State Capture and Judicial Corruption in Indonesia
INDONESIA STUDIES PROGRAMME WEBINAR
About the Webinar
According to Transparency International, Indonesia has been less corrupt since the 1998 reforms. However, the practice of “state capture” – i.e. illicit provision of private gains, usually in the form of bribery, to public officials from firms or private individuals to influence the formation and the implementation of the rule of law – remains a cause for concern in the country. Recent separate arrests against a group of people – a businessman, a lawyer, and several law enforcers (two police generals and a prosecutor) who were allegedly seeking to flout a Supreme Court ruling – reminds people that this practice is still rampant. These people were arrested for their various roles in an alleged conspiracy to influence the Supreme Court to revoke its earlier verdict that sentenced Djoko Tjandra, a high-profile and politically-wired international businessman, to two years jail for a corruption case. These arrests are just the tip of the iceberg of the “state capture” practice in the Indonesian judicial system. A survey by a reputable national pollster in 2018 found that the judiciary, along with the National Police and bureaucracy, is one of the most corrupt state institutions. In late August this year, the Supreme Court became the target of public criticism after the Corruption Eradication Commission (KPK) found that the justices at this institution fully or partially approved case reviews filed by 22 graft convicts between 2019 and 2020 so that the latter received lighter sentences.
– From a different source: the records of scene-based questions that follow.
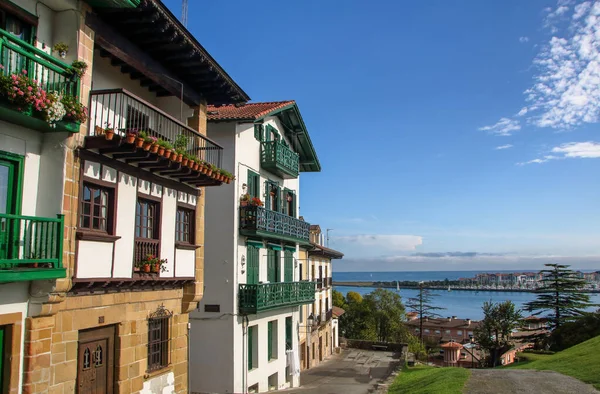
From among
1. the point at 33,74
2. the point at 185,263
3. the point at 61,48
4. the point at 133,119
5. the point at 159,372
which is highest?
the point at 61,48

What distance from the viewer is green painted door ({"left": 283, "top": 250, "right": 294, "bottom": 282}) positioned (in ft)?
A: 87.3

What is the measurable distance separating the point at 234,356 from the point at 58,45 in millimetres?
14567

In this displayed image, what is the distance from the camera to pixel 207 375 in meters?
20.8

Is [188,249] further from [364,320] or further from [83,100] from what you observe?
[364,320]

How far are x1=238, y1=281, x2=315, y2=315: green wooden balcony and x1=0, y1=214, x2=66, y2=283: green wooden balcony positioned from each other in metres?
12.4

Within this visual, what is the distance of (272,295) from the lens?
22891 mm

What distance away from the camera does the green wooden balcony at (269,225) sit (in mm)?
21625

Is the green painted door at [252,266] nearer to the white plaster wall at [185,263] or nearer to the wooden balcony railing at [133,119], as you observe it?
the white plaster wall at [185,263]

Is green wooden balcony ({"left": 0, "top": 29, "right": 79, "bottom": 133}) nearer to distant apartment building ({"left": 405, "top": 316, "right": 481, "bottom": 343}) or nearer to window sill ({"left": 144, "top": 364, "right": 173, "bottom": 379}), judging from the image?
window sill ({"left": 144, "top": 364, "right": 173, "bottom": 379})

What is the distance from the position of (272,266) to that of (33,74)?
17.5m

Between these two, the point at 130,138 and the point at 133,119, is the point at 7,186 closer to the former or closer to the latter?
the point at 130,138

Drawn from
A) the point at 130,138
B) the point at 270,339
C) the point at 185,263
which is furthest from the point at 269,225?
the point at 130,138

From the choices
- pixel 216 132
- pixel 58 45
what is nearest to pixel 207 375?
pixel 216 132

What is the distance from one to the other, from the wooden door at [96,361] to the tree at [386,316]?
5162 centimetres
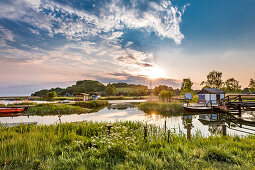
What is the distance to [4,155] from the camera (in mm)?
5523

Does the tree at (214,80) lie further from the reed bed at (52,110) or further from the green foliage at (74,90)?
the green foliage at (74,90)

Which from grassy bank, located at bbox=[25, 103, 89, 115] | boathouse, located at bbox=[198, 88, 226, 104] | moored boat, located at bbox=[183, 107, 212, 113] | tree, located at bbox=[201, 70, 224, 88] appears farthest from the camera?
tree, located at bbox=[201, 70, 224, 88]

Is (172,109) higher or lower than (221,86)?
lower

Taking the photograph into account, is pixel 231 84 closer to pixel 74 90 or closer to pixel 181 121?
pixel 181 121

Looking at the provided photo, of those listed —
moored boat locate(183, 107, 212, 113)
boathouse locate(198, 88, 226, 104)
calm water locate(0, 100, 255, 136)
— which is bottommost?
calm water locate(0, 100, 255, 136)

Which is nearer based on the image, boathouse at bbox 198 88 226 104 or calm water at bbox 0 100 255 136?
calm water at bbox 0 100 255 136

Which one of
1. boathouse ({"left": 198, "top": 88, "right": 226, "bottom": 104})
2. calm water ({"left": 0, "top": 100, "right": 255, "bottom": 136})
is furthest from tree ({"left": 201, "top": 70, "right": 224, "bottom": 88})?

Why does “state capture” practices remain rampant in the Indonesian judicial system? This presentation examines “state capture” practices in the Indonesian judicial system in the post-reform era. It argues that judicial corruption triggered by “state capture” remains rampant due to, among other things, lack of institutional oversight.
About the Speaker
A’an Suryana is Visiting Fellow at ISEAS – Yusof Ishak Institute. He is also lecturer at School of Government and Public Policy (SGPP) Indonesia (on-leave). Previously, he worked as research consultant for various international and local organizations such as Search for Common Ground, Jakarta Provincial Government and the Ministry of Administrative and Bureaucracy Reform. He earned a PhD in Asian Studies from the Australian National University, which he completed in 2018. He worked as journalist and manager at The Jakarta Post between 1998 and 2011. During his time at The Jakarta Post, A’an spent more than six months covering journalistic events in several courts in Jakarta province, when he served as a reporter with the City Desk.